- Exercise description
If a line in the entries below contains "Divi", copy it.

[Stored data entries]
○ ○ ○
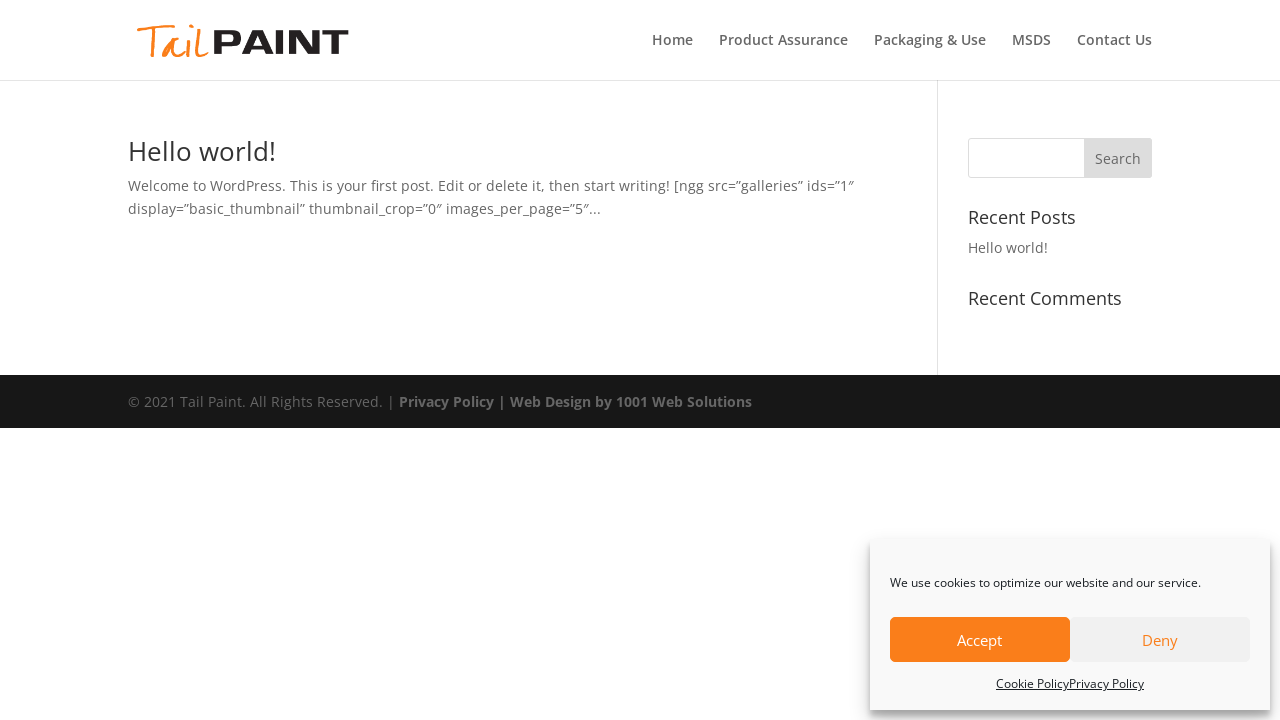

--- FILE ---
content_type: text/css
request_url: https://tail-paint.co.za/wp-content/themes/Divi-child/style.css?ver=4.27.4
body_size: 148
content:
/*
 Theme Name:   Divi Child
 Theme URI:    https://wowmedia.co.za
 Description:  Divi Child Theme
 Author:       GB
 Author URI:   https://wowmedia.co.za
 Template:     Divi
 Version:      1.0.0
 Text Domain:  Divi-child
*/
○ ○ ○
- Answer box
request_url: https://tail-paint.co.za/wp-content/themes/Divi-child/style.css?ver=4.27.4
 Theme Name:   Divi Child
 Description:  Divi Child Theme
 Template:     Divi
 Text Domain:  Divi-child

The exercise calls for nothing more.